## Exercise goal:
The pictures stay out; all of the data is to be printed exactly.

## Data entries:

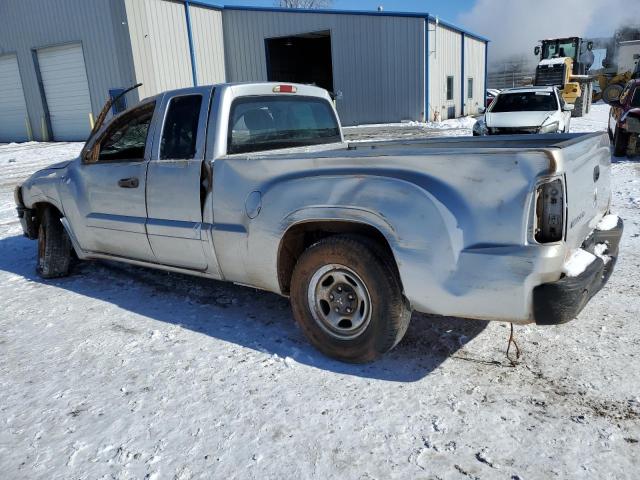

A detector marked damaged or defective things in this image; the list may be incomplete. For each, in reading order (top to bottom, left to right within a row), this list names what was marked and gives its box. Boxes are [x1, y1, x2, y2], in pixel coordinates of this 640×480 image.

dented body panel [17, 83, 620, 326]
damaged rear bumper [532, 218, 624, 326]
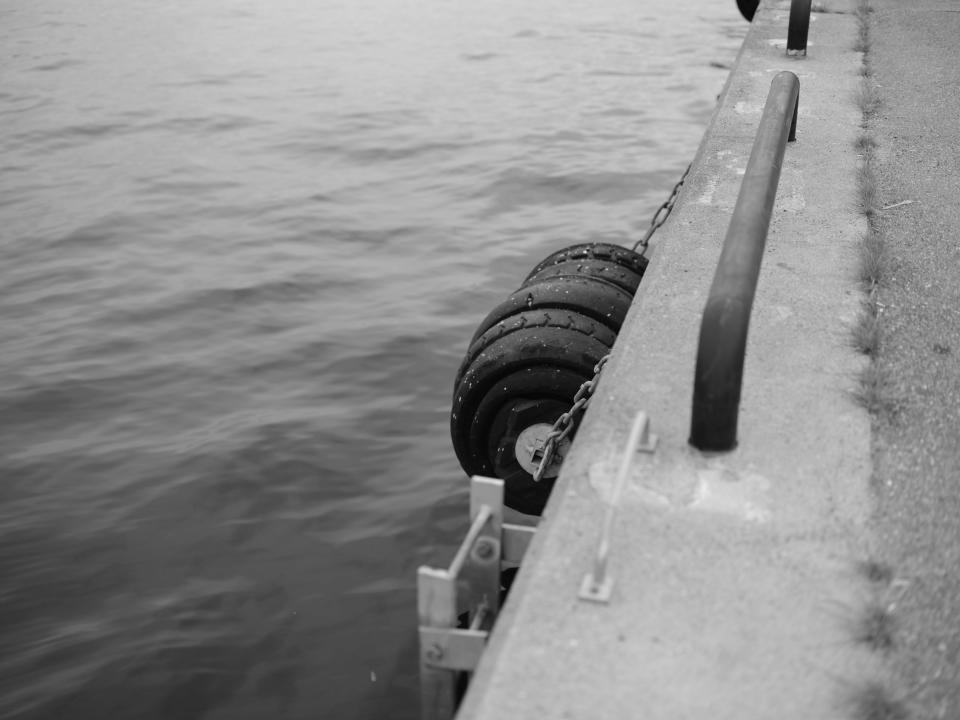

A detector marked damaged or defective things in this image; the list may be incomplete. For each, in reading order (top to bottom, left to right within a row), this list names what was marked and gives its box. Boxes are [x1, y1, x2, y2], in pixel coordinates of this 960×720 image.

rusty chain [632, 163, 688, 256]
rusty chain [532, 356, 608, 484]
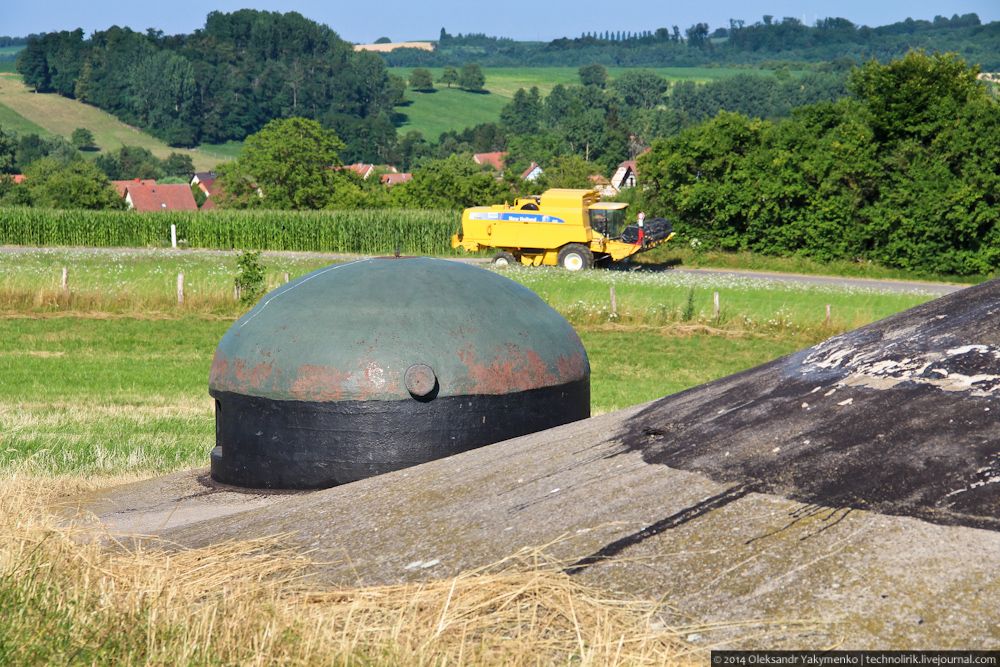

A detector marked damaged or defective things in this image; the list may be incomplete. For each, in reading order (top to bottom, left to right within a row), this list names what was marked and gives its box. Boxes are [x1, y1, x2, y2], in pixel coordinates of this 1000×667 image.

rusty steel observation dome [207, 258, 588, 488]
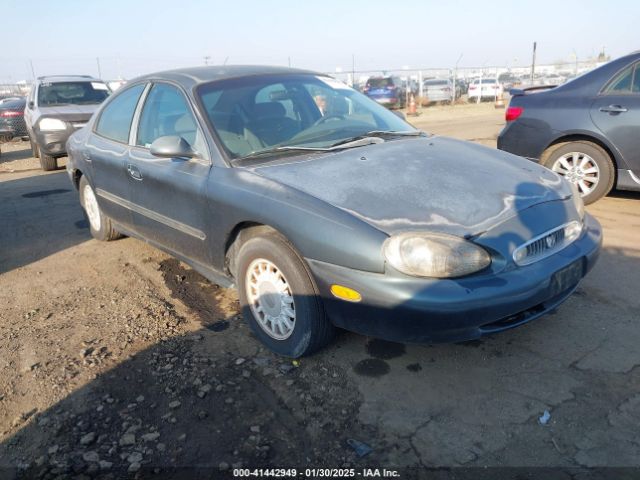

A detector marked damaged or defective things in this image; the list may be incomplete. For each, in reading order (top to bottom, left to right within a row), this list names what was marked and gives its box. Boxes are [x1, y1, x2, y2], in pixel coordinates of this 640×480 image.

damaged hood [249, 136, 568, 237]
peeling paint on hood [248, 136, 572, 237]
dent in bumper [308, 213, 604, 342]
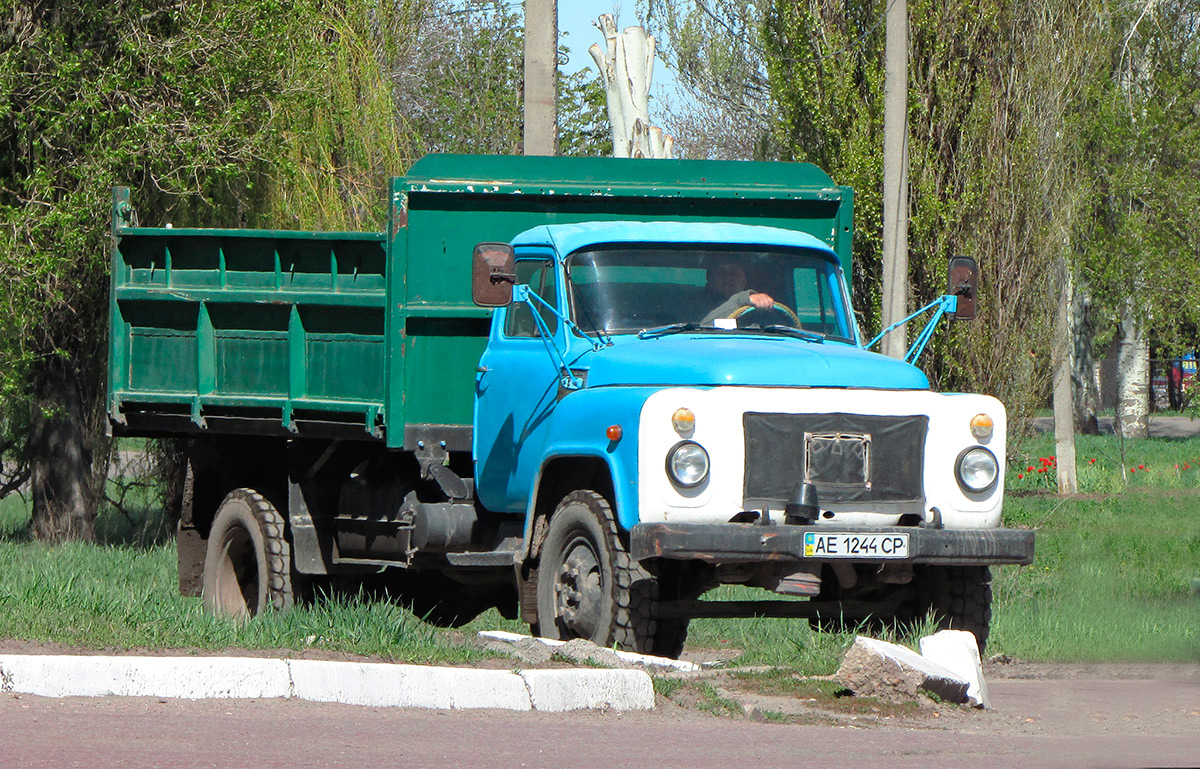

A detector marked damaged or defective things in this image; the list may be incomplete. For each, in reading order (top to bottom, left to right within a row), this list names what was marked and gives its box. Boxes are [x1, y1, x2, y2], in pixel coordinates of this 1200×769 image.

rusty bumper [632, 520, 1032, 564]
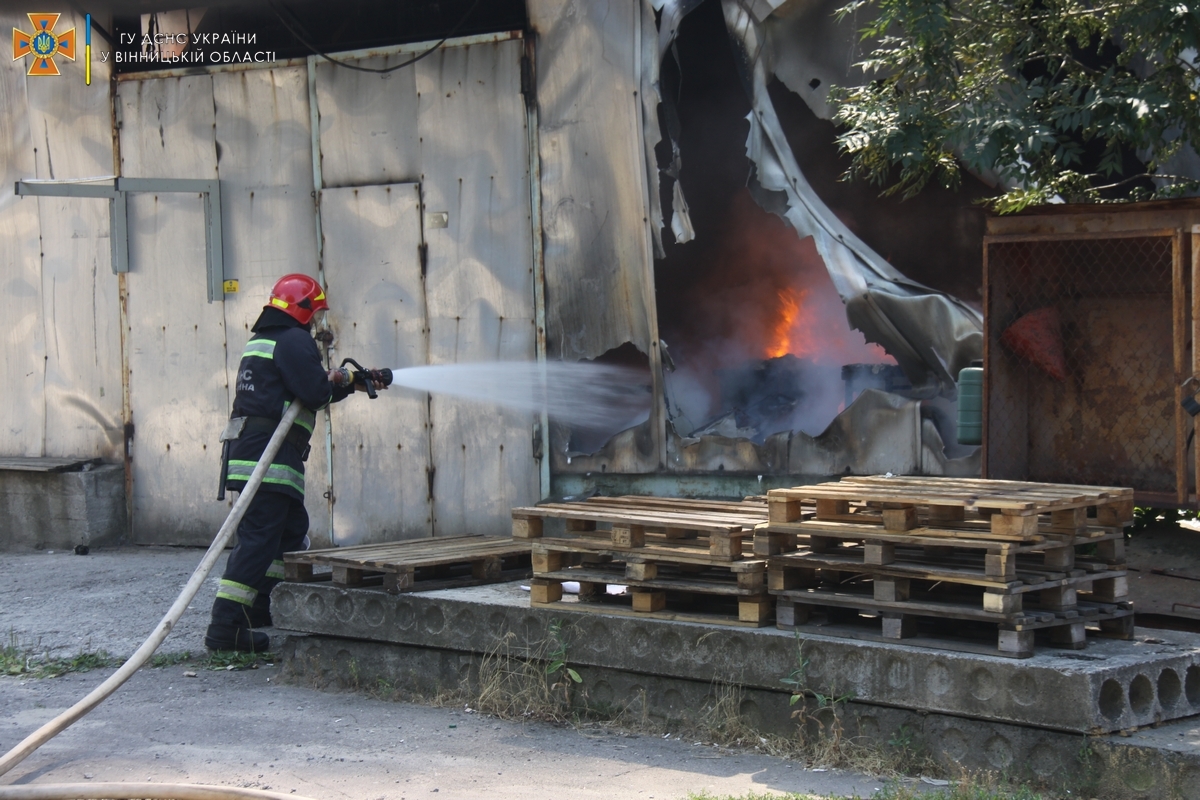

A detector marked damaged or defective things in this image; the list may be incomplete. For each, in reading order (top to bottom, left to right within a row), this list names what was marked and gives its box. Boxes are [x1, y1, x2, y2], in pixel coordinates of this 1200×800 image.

torn corrugated panel [528, 0, 652, 360]
torn corrugated panel [716, 0, 980, 400]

## Solution:
A detector marked damaged or defective things in this image; the list may be incomplete. For each, in reading order (top to bottom, left to right within a row), this list names what was marked and gives its box. Boxes are [x1, y1, x2, y2], in pixel coordinates of this 640×480 image.

dented body panel [17, 83, 620, 326]
damaged rear bumper [532, 218, 624, 326]

A detector marked damaged or defective things in this image; the list may be incomplete. For each, in reading order (top to bottom, left to right within a row), this list names what was marked and gives its box. Boxes are [x1, y1, x2, y2], in pixel coordinates of this 960×720 image.

rusty chain [632, 163, 688, 256]
rusty chain [532, 356, 608, 484]

A detector marked damaged or defective things in this image; the list may be incomplete. For each, in reading order (top to bottom, left to right within a row), this list names what was marked and gives its box. Boxes are [x1, y1, x2, y2], in pixel coordinates of this 1000×667 image.

rusty steel observation dome [207, 258, 588, 488]

A detector marked damaged or defective things in this image; the list may be incomplete. For each, in reading order (top to bottom, left to right within a row), this list names what was marked and gives its box. Boxes are [x1, y1, x2, y2], in pixel coordinates of this 640×480 image.

damaged hood [249, 136, 568, 237]
peeling paint on hood [248, 136, 572, 237]
dent in bumper [308, 213, 604, 342]

A detector marked damaged or defective things in this image; the list may be incomplete. For each, in reading order (top to bottom, left to right within a row), this list names what was marked and gives its box. Boxes are [x1, y1, x2, y2], in pixel coordinates of this 1200×769 image.

rusty bumper [632, 520, 1032, 564]

A detector marked damaged or defective things in this image; the list may be incomplete. For each, in reading order (top to bottom, left to right within a row), this list names what was marked and gives its box. Boxes are [x1, y1, x2, y2], in pixel coordinates of this 1200×800 image.

torn corrugated panel [528, 0, 652, 360]
torn corrugated panel [716, 0, 980, 400]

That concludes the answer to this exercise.